■ Text extract
════════════════
2022-Mar-30 11:25 UTC

head link

[Bridge] [PATCH net-next v2] veth: Support bonding events

On 30/03/2022 14:14, Alexandra Winter wrote:> 
> 
> On 30.03.22 12:23, Nikolay Aleksandrov wrote:
>> On 30/03/2022 03:54, Jakub Kicinski wrote:
>>> Dropping the BPF people from CC and adding Hangbin, bridge and
>>> bond/team. Please exercise some judgment when sending patches.
> Thank you. 
> I did  'scripts/get_maintainer.pl drivers/net/veth.c'
> but was a bit surprised about the outcome.
> 
>>>
>>> On Tue, 29 Mar 2022 13:40:52 +0200 Alexandra Winter wrote:
>>>> Bonding drivers generate specific events during failover that
trigger
>>>> switch updates.  When a veth device is attached to a bridge
with a
>>>> bond interface, we want external switches to learn about the
veth
>>>> devices as well.
>>>>
>>>> Example:
>>>>
>>>> 	| veth_a2   |  veth_b2  |  veth_c2 |
>>>> 	------o-----------o----------o------
>>>> 	       \	  |	    /
>>>> 		o	  o	   o
>>>> 	      veth_a1  veth_b1  veth_c1
>>>> 	      -------------------------
>>>> 	      |        bridge         |
>>>> 	      -------------------------
>>>> 			bond0
>>>> 			/  \
>>>> 		     eth0  eth1
>>>>
>>>> In case of failover from eth0 to eth1, the netdev_notifier
needs to be
>>>> propagated, so e.g. veth_a2 can re-announce its MAC address to
the
>>>> external hardware attached to eth1.
>>>>
>>>> Without this patch we have seen cases where recovery after bond
failover
>>>> took an unacceptable amount of time (depending on timeout
settings in the
>>>> network).
════════════════
■ Exercise details
Revise the stretch of the veth patch thread from "On 30/03/2022 14:14, Alexandra" through "about the outcome.", putting "care" in place of "judgment". The listing that follows comes from a separate source.

■ Rows
════════════════
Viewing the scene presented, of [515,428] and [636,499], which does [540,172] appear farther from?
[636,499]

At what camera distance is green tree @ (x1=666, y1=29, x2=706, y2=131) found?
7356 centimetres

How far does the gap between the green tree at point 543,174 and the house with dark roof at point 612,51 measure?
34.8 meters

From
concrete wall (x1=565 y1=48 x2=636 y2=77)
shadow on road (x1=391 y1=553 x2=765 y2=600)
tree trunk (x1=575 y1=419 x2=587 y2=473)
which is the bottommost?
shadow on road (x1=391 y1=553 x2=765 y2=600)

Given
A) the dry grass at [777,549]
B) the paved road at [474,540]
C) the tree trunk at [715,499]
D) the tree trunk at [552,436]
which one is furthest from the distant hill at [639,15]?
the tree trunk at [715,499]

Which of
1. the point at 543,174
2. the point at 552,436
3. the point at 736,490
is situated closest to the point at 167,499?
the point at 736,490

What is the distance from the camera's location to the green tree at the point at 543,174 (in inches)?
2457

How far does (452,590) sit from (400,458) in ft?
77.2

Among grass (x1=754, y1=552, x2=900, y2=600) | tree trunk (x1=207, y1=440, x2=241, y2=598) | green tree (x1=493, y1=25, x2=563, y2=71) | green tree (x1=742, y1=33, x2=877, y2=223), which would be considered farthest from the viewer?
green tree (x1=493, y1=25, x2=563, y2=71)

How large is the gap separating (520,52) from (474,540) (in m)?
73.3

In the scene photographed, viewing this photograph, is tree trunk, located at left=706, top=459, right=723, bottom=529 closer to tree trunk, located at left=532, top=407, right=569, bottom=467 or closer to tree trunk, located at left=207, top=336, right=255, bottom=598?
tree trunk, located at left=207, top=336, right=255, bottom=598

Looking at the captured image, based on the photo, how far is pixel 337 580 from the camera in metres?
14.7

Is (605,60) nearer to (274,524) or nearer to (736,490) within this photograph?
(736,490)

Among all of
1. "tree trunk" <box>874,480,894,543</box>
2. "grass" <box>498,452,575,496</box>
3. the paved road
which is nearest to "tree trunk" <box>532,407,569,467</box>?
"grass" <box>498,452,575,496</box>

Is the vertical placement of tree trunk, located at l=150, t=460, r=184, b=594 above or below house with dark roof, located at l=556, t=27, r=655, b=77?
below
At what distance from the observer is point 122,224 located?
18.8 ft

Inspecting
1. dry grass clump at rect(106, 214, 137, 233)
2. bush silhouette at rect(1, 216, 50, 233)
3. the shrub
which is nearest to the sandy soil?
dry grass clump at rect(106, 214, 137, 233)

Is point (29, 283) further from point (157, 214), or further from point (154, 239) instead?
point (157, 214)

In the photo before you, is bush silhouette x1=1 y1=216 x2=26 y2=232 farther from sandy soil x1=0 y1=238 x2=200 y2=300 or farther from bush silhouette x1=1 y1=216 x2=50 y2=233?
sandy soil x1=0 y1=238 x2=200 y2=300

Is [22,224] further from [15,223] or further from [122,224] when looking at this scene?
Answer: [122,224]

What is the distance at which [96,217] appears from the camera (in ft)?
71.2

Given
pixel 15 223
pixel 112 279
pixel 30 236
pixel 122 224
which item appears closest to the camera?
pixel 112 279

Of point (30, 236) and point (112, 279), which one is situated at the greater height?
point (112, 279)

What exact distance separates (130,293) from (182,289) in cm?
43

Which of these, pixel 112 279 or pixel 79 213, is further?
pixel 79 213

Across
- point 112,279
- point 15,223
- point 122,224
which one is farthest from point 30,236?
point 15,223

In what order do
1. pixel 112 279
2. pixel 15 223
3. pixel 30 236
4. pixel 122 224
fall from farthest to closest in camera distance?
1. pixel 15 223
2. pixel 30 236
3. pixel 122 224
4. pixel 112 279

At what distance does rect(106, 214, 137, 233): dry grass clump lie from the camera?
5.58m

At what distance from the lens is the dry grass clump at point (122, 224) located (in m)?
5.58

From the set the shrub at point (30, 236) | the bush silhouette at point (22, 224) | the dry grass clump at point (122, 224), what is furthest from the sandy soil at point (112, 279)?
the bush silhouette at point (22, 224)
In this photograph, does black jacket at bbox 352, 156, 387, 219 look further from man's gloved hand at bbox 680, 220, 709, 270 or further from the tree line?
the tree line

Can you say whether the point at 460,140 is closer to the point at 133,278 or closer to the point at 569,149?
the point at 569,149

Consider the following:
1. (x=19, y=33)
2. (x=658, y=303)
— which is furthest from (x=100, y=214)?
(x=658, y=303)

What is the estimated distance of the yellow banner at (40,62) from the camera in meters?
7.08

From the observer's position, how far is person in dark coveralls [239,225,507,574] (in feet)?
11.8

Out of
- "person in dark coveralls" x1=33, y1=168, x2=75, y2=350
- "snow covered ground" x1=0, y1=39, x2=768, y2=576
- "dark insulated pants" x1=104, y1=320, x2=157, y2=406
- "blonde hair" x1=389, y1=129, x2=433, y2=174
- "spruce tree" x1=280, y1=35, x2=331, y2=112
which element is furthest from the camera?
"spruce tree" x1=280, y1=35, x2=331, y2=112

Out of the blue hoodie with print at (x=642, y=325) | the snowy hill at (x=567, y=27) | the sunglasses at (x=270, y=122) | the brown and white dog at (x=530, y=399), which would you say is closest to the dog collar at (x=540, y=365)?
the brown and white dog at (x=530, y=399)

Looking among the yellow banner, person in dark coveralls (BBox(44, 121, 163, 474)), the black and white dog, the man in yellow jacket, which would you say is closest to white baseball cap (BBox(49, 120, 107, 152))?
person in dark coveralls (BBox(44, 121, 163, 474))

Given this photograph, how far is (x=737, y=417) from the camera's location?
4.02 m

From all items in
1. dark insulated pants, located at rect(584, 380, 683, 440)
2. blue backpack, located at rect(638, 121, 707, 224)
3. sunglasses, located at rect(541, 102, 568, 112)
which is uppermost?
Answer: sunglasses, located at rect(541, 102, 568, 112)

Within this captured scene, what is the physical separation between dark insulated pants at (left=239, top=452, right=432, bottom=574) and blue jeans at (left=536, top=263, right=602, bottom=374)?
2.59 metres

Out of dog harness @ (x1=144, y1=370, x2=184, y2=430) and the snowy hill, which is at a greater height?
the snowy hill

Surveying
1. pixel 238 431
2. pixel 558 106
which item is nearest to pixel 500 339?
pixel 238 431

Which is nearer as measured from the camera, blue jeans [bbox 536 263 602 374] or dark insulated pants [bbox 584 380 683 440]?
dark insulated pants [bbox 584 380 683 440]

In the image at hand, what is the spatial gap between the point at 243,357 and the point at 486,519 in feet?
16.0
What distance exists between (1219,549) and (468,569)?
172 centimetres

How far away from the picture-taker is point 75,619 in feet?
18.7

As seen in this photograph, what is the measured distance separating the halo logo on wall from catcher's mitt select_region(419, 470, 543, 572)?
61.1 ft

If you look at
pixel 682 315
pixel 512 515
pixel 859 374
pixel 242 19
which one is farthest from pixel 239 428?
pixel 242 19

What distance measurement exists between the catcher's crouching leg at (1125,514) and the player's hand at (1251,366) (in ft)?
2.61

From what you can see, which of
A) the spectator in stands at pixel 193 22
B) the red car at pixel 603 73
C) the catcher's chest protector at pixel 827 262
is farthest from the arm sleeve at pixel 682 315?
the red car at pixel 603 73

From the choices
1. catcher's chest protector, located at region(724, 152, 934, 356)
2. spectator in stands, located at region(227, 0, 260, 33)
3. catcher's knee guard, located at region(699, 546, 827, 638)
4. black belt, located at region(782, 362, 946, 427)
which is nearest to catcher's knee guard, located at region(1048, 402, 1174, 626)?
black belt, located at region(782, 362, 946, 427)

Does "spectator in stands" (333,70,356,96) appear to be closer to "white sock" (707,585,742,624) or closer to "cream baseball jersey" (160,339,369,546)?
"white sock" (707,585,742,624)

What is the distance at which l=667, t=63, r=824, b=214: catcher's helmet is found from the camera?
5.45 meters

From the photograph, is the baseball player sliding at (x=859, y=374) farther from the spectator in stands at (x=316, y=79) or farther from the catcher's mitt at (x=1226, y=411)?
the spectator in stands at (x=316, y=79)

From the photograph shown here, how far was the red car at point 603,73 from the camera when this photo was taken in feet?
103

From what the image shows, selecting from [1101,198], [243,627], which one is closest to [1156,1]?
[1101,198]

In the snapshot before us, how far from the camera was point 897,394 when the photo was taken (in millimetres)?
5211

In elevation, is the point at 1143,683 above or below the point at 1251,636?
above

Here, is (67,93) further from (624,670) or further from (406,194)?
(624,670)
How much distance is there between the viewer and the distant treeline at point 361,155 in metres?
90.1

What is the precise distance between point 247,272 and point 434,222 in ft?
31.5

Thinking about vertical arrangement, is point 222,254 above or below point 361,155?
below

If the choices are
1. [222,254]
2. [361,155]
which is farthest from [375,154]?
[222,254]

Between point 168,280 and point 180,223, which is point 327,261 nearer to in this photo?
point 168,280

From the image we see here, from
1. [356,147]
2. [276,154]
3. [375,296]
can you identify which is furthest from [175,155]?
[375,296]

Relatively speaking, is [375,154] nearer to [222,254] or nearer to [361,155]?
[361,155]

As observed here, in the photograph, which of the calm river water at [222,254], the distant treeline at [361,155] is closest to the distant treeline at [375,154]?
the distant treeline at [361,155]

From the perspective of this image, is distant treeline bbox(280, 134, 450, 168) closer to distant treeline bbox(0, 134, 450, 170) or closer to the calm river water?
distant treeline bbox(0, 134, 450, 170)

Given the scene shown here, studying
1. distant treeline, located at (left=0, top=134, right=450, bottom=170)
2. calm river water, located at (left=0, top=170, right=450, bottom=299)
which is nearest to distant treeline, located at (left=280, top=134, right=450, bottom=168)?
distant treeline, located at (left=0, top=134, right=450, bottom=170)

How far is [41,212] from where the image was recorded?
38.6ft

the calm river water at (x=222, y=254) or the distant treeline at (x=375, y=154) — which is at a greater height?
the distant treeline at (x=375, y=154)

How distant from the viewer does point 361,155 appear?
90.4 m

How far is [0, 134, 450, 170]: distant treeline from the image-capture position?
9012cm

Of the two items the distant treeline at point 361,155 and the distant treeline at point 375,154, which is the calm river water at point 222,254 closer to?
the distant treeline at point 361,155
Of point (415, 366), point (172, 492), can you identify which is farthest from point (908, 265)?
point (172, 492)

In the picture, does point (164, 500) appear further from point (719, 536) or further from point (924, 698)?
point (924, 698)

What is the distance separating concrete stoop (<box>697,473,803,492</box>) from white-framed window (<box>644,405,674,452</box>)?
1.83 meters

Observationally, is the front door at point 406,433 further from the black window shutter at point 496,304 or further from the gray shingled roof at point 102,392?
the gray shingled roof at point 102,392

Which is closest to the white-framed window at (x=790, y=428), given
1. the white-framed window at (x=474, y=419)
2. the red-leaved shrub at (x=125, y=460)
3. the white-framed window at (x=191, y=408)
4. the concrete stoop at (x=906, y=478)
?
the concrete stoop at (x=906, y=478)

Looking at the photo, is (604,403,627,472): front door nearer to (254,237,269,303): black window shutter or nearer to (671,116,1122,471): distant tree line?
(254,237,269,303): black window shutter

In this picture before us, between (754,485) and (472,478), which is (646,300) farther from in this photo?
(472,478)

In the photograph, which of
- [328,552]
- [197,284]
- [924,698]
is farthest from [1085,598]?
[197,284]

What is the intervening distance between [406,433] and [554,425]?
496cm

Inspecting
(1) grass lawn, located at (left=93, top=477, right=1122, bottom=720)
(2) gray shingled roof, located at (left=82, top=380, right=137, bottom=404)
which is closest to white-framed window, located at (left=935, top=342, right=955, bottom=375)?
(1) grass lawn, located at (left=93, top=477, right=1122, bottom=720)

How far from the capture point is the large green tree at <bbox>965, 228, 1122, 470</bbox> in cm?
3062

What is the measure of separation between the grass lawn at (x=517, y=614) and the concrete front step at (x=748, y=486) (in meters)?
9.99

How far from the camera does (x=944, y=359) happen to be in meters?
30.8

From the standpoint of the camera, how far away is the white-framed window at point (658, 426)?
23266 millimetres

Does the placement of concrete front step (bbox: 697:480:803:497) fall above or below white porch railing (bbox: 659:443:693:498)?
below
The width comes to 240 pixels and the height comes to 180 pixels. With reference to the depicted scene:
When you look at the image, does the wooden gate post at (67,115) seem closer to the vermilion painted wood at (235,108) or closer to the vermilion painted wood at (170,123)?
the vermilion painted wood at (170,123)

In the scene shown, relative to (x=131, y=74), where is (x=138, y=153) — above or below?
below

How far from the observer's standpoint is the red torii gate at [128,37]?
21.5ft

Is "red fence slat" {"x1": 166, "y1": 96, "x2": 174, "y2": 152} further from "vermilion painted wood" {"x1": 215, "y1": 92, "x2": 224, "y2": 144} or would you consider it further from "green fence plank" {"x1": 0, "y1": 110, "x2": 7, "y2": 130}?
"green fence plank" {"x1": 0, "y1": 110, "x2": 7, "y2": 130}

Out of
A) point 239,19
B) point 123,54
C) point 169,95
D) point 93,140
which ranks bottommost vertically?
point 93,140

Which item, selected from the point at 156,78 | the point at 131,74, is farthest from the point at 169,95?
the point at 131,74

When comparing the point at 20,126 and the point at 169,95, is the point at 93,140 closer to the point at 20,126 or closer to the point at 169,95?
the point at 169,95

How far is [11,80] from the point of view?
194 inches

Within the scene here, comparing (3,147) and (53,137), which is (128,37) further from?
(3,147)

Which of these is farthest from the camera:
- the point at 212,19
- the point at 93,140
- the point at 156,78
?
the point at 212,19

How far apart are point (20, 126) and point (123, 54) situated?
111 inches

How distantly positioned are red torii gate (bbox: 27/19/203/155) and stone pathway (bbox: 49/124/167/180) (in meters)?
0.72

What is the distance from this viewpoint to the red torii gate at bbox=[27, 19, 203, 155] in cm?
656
════════════════
■ Solution
On 30/03/2022 14:14, Alexandra Winter wrote:> 
> 
> On 30.03.22 12:23, Nikolay Aleksandrov wrote:
>> On 30/03/2022 03:54, Jakub Kicinski wrote:
>>> Dropping the BPF people from CC and adding Hangbin, bridge and
>>> bond/team. Please exercise some care when sending patches.
> Thank you. 
> I did  'scripts/get_maintainer.pl drivers/net/veth.c'
> but was a bit surprised about the outcome.